Selected passage:
○ ○ ○ ○ ○
I’m aware that some chassids are happy with clapping on the basis that unlike in the temple days when every other Jew was a skilled instrument maker, that particular competence is now confined to vast factories in Shenzhen, thus rendering it highly unlikely that this particular law of Shabbat can be broken.  However, I must insist that chassids do sometimes adopt rather too cavalier an attitude toward our traditions.  Clapping and dancing can lead to fixing a utensil, obviously, and fixing a utensil is one of the 39 prohibitions of Shabbat; one that I’m more than willing to go along with it if it means an end to caftan clad hippies strumming along to Jewish Kumbaya.  I tell you, Rabbi Schlomo Carlebach (Zt”l) has much to answer for.

 

Were I, on the other hand, to attend a Liberal or Reform service I would be prepared for the prospect of such entertainment.  It’s a well-known fact that the choir does the communing, or should I say, performing, on behalf of the audience – I mean congregation – in their synagogues.  I know of at least one chap who was expelled from a reform synagogue because he disturbed the choir by having the temerity to try to pray for himself.  I’ve also been to one shul where they didn’t provide siddurs at the door but tambourines and penny whistles instead.
○ ○ ○ ○ ○
Information given:
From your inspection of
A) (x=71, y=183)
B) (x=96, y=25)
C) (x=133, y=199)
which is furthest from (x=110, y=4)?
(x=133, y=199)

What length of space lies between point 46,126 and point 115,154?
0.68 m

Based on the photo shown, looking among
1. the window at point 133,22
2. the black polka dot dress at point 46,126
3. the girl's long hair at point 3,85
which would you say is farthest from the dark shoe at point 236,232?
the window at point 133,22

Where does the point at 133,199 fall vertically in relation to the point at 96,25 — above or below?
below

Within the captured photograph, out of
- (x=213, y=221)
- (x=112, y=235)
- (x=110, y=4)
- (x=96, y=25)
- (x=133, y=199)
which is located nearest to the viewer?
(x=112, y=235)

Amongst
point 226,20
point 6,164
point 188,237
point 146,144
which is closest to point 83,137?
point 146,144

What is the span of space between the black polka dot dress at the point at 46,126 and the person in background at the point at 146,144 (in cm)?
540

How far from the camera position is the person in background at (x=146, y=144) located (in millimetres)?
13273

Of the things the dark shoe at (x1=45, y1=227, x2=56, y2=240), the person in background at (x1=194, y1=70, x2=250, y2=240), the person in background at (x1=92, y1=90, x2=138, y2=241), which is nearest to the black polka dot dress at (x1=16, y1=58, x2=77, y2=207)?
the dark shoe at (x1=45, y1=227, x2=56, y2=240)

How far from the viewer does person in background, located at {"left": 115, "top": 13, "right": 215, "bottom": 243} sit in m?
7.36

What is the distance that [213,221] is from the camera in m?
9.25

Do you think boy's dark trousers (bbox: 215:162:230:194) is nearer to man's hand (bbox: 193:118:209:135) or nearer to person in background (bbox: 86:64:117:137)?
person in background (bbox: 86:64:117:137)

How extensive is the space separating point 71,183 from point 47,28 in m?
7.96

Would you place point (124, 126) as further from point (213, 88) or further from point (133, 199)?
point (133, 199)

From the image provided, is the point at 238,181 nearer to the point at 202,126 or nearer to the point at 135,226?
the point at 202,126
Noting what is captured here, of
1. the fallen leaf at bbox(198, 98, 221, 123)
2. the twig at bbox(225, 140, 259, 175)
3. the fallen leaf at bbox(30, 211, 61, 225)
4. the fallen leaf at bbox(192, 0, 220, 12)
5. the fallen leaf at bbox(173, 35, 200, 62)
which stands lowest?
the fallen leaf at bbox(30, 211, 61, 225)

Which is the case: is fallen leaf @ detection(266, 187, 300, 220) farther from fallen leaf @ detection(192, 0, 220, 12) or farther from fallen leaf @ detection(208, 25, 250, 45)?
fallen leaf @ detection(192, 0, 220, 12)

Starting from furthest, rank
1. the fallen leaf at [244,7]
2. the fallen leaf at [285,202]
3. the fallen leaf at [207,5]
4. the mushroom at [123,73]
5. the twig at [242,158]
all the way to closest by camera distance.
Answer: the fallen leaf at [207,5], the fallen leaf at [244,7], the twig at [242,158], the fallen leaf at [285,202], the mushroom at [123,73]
○ ○ ○ ○ ○
What to work on:
1) According to the Shabbat clapping passage, which of the 39 prohibitions of Shabbat can clapping and dancing lead to?
2) Render this sentence from the Shabbat clapping passage into Spanish: "I’ve also been to one shul where they didn’t provide siddurs at the door but tambourines and penny whistles instead."
3) Reproduce verbatim the part of the Shabbat clapping passage starting with "I’m aware that" and going on through "to answer for.".
The listing is not needed for any of this work.

Task solutions:
1) Fixing a utensil.

2) También he estado en una shul donde no repartían sidurim en la puerta, sino panderetas y silbatos de hojalata.

3)
I’m aware that some chassids are happy with clapping on the basis that unlike in the temple days when every other Jew was a skilled instrument maker, that particular competence is now confined to vast factories in Shenzhen, thus rendering it highly unlikely that this particular law of Shabbat can be broken.  However, I must insist that chassids do sometimes adopt rather too cavalier an attitude toward our traditions.  Clapping and dancing can lead to fixing a utensil, obviously, and fixing a utensil is one of the 39 prohibitions of Shabbat; one that I’m more than willing to go along with it if it means an end to caftan clad hippies strumming along to Jewish Kumbaya.  I tell you, Rabbi Schlomo Carlebach (Zt”l) has much to answer for.